Chancellor’s autumn statement – what to expect

On Wednesday 25 November, the Chancellor will present the Government’s Autumn Statement. As well as the Spending Review, the Office for Budgetary Responsibility report and the unanswered question of what the Chancellor will do to address the Working Tax Credit situation, here are a few personal finance related issues we will be watching out for next week.

Pension taxation

On balance we think it is unlikely there will be anything on pension taxation next week. The Chancellor confirmed recently that we will see the Treasury’s final response to its pension tax consultation in the spring Budget of 2016. This doesn’t preclude some form of interim announcement in the autumn statement and given their sensitivity to the risks of a ‘buy-now-while-stocks-last’ from higher earners scooping up pension tax relief, it is just possible the Treasury will act in the short term to curb this.

New state pension

We’re hoping to hear news of the New State Pension (NSP). Confirmation of the full rate has been promised for the autumn. The minimum rate it can be set at is £151.25 but this would imply no inflation-linked increase of any kind from 2015 to 2016 (£151.25 is the Guarantee Credit amount for Pension Credit). The Guarantee Credit element of Pension Credit should be increased in line with earnings to around £155.50 (under provisions of the Pensions Act 2007), which should in turn mean the NSP being set at a similar level. Given the Chancellor’s need to find extra cash, perhaps a new definition of earnings will be employed to peg all the numbers back nearer to £151.25? The State Pension costs around £86.5 billion a year; there are 1.67 million claiming the Guarantee Credit; the overall cost of Pension Credit (including the Savings Credit) is £6.57 billion a year.

This does mean even a very subtle sleight of hand on the indexation of Pension Credit and the rate of the New State Pension could save the Chancellor a few hundred million pounds.

Secondary Annuity Market

Having announced a delay to the secondary annuity market earlier this year, the Treasury and the FCA have been working hard to develop a framework to allow annuity holders access to the pension freedoms. They are working towards a launch in April 2017; it is possible we will see some output from the Treasury alongside the Autumn Statement.

Pension transfers and early exit penalties

Back in the summer the Treasury launched a consultation to ensure pension investors can access the new pension freedoms easily and at reasonable cost. Evidence has been gathered regarding exit penalties, the process for transferring pensions and issues and concerns in relation to the provision of financial advice. A response to the consultation has been promised for the autumn.

IR35 Personal Service companies

A possible crack-down on these employment arrangements, said to be used by as many as 100,000 people could have a knock-on impact on individuals’ take home pay, on businesses tax and NI costs and workplace pensions.
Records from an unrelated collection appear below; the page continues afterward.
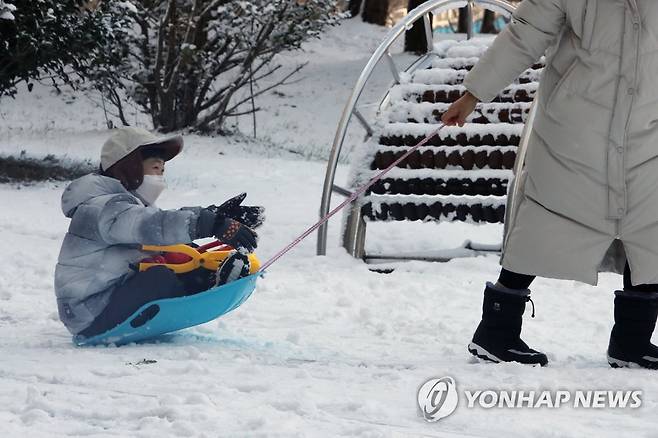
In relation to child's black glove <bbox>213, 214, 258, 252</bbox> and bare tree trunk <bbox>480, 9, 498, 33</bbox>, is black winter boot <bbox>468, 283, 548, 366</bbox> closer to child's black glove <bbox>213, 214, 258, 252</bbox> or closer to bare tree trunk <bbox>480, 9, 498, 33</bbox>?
child's black glove <bbox>213, 214, 258, 252</bbox>

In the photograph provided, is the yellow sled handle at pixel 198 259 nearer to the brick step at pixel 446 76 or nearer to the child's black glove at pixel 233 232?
the child's black glove at pixel 233 232

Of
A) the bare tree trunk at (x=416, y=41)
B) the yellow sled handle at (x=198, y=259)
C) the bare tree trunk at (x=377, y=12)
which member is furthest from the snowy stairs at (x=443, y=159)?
the bare tree trunk at (x=377, y=12)

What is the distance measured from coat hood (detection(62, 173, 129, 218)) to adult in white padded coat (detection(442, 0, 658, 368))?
1296 mm

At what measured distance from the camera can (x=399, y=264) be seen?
616cm

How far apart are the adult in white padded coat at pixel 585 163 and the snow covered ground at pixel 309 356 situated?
25 cm

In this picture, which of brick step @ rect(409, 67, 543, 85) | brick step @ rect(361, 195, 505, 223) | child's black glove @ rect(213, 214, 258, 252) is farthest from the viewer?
brick step @ rect(409, 67, 543, 85)

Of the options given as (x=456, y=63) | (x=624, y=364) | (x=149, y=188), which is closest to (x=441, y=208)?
(x=456, y=63)

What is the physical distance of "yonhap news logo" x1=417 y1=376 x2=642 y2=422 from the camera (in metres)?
2.96

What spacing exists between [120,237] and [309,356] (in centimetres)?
77

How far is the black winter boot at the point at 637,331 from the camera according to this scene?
3.52 meters

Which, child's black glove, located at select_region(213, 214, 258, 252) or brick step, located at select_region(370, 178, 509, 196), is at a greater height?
child's black glove, located at select_region(213, 214, 258, 252)

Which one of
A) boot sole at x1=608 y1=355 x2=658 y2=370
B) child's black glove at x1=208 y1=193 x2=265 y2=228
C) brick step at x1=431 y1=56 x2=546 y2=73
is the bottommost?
boot sole at x1=608 y1=355 x2=658 y2=370

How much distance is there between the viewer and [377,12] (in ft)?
76.4

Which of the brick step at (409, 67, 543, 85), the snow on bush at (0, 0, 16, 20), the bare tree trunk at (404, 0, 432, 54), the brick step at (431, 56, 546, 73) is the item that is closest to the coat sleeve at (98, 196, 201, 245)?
the brick step at (409, 67, 543, 85)
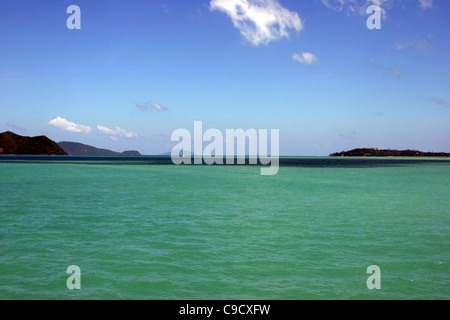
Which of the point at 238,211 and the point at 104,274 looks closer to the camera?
the point at 104,274

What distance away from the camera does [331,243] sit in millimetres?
16016

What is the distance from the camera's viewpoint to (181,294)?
1033 centimetres

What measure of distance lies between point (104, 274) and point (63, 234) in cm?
714

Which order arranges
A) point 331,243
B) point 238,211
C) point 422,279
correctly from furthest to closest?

Anyone who has to be redefined as an employee rather than an external contractor could become eligible for auto-enrolment into the employer’s workplace pension scheme. Those using dividends as part of their remuneration strategy above the new tax-free allowance of £5,000 a year will also be caught with higher rates of tax from April 2016.

Help 2 Buy ISA

This launches on 1st December so we may get some details of how many cash ISA providers will offer the H2B ISA.

Crowdfunding investments in ISA

We may get a further consultation based on the summary responses to the initial consultation which closed on the 8th July 2015. Innovative Finance ISAs are due for launch in April 2016 for P2P products.

A Care Funding ISA

There have been calls for a Care Funding ISA, one which is inheritance tax free if not spent on care costs.

Peer-to-peer Loans

We should get more detail on the withholding tax which is due to apply to P2P loans from April 2017. Currently no tax is deducted. However interest from P2P loans will fall within the new Personal Savings Allowance from April 2016 (£1,000 for basic rate taxpayers and £500 for higher rate taxpayers).

Taxing Sporting Testimonials

The proceeds of retiring players’ testimonials are generally taxable. However it’s not clear cut. HMRC guidance suggests that where a player retired through injury or ill health, the proceeds of a testimonial might be free from tax. Since the summer Budget, the government has been consulting on whether there should be formal exemptions against tax, which could include the first £30,000 being tax free (like redundancy payments) and possibly exemptions where player’s retire through injury.